3. If there is no .secret file and there are no matching values in config/secrets.yml, we generate new secrets - again, if there's existing 2FA data encrypted in the DB, this will also have the effect of stopping 2FA working for everyone.

So my first suggestion would be to see if you have a backup of your old .secret file, and provide that value in config/secrets.yml. If /home/git/data/.secret has the right value, that should work too.

@SolidNerd I see in the README this advises people:

Note: Since GitLab 8.11.0 you need to provide the GITLAB_SECRETS_SECRET_KEY_BASE and GITLAB_SECRETS_OTP_KEY_BASE parameter while starting the image.

I'm sorry if the above https://github.com/sameersbn/docker-gitlab/issues/859#issuecomment-241986947 wasn't clear from the CE repo changes 😞 . Will the old value still be around anywhere, by default?

Taking the value from /home/git/data/.secret and setting that as GITLAB_SECRETS_OTP_KEY_BASE worked for me.

In theory everyone should have that in their Docker data volume :)

@smcgivern I will update the README asap.

@adamlc Set this value for GITLAB_SECRETS_SECRET_KEY_BASE as well.

Will do @SolidNerd, thanks @smcgivern for the info :)

@SolidNerd @adamlc _technically_ that doesn't matter too much. Like I said, secret_key_base is OK to rotate - otp_key_base, though, is really important and should be kept very safe! However, for now that's safe advice.

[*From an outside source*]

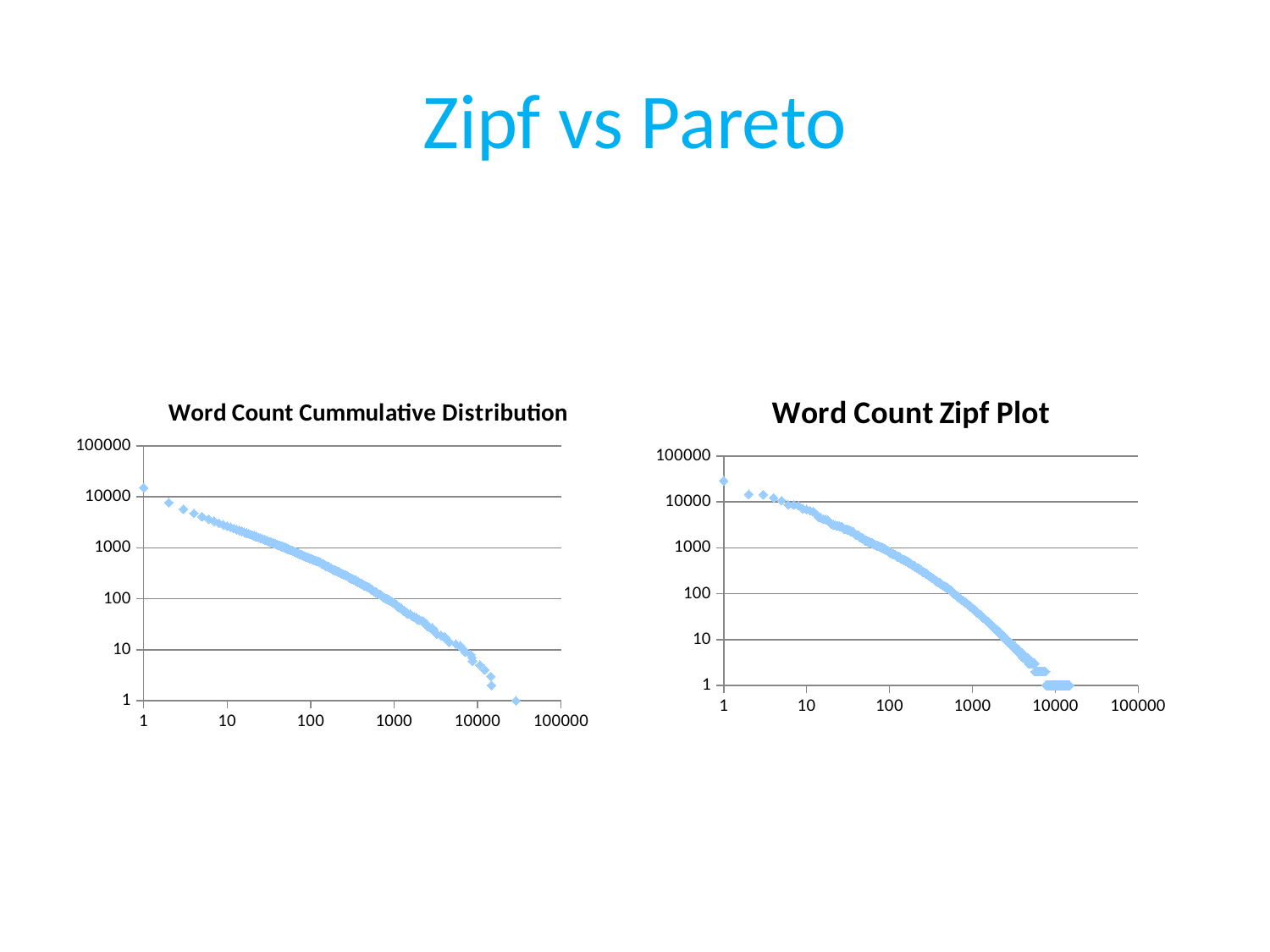
In the "Word Count Cummulative Distribution" chart, do the values rise or fall as the x axis increases? fall What kind of chart is the "Word Count Zipf Plot"? scatter chart In the "Word Count Cummulative Distribution" chart, is the value of the first point at x = 1 greater or less than 10000? greater What kind of chart is the "Word Count Cummulative Distribution" chart? scatter chart In the "Word Count Zipf Plot", do the values rise or fall as the x axis increases? fall In the "Word Count Zipf Plot", is the value of the first point at x = 1 greater or less than 10000? greater In the "Word Count Cummulative Distribution" chart, is the value of the last point (near x = 30000) greater or less than 10? less What is the title of the chart on the left of the slide? Word Count Cummulative Distribution How many charts are shown on the slide? 2 What is the highest value shown on the y axis of the "Word Count Zipf Plot"? 100000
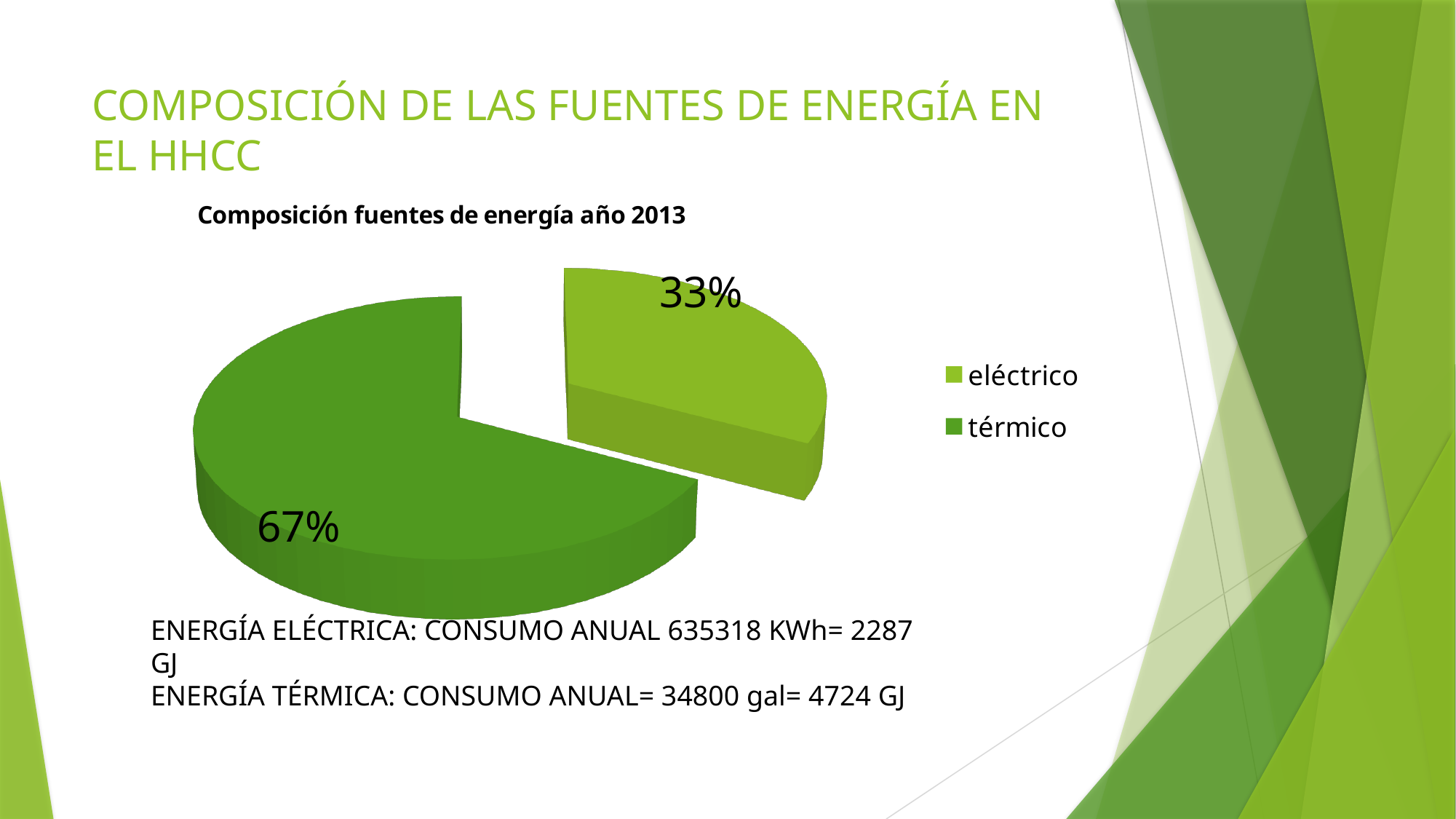
What is the difference in percentage points between the térmico and eléctrico slices? 34 percentage points What share of the pie does the eléctrico slice represent? 33% What is the title of the chart? Composición fuentes de energía año 2013 Which category has the largest slice of the pie? térmico Which category has the smallest slice of the pie? eléctrico What kind of chart is shown on the slide? pie chart Which is larger, the eléctrico slice or the térmico slice? térmico Which legend entry is shown in the darker green colour? térmico How many slices does the pie chart have? 2 How many entries does the legend list? 2 What share of the pie does the térmico slice represent? 67%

Awesome, I'll leave it as a different value in that case :)

@smcgivern If you want you could help us to improve our documentation. I would really appreciate it :green_heart: . Feel free to create a PR.

Using the value from /home/git/data/.secret for GITLAB_SECRETS_SECRET_KEY_BASE and GITLAB_SECRETS_OTP_KEY_BASE works like a charm.

Thanks for the awesome real-time support!

Thanks @smcgivern @SolidNerd

@SolidNerd will do, this was kind of a mess before so the upgrade can be tricky. Sorry for the confusion in what these actually do.

@dominikschulz @atkrad @adamlc no problem, glad it was that easy to resolve!

In future something like this (comparing the value of GITLAB_SECRETS_OTP_KEY_BASE and the one stored in the container) somewhere in the assets could also prevent from been confused, right?

@martingabelmann yes, absolutely. I don't think I'll have time to work on that, unfortunately, but we have tried to make source and Omnibus upgrades to 8.11 as painless as possible for this, so it would be great if it could be the same for this version :tada:

Doc changes: https://github.com/sameersbn/docker-gitlab/pull/860

@solidnerd Why should set GITLAB_SECRETS_OTP_KEY_BASE and GITLAB_SECRETS_SECRET_KEY_BASE the same?

@kanlidy if you are upgrading from an earlier version, they will have implicitly had the same values. If you change one of them, that will invalidate some encrypted secrets.

If you're starting with a new installation, they don't need to be the same!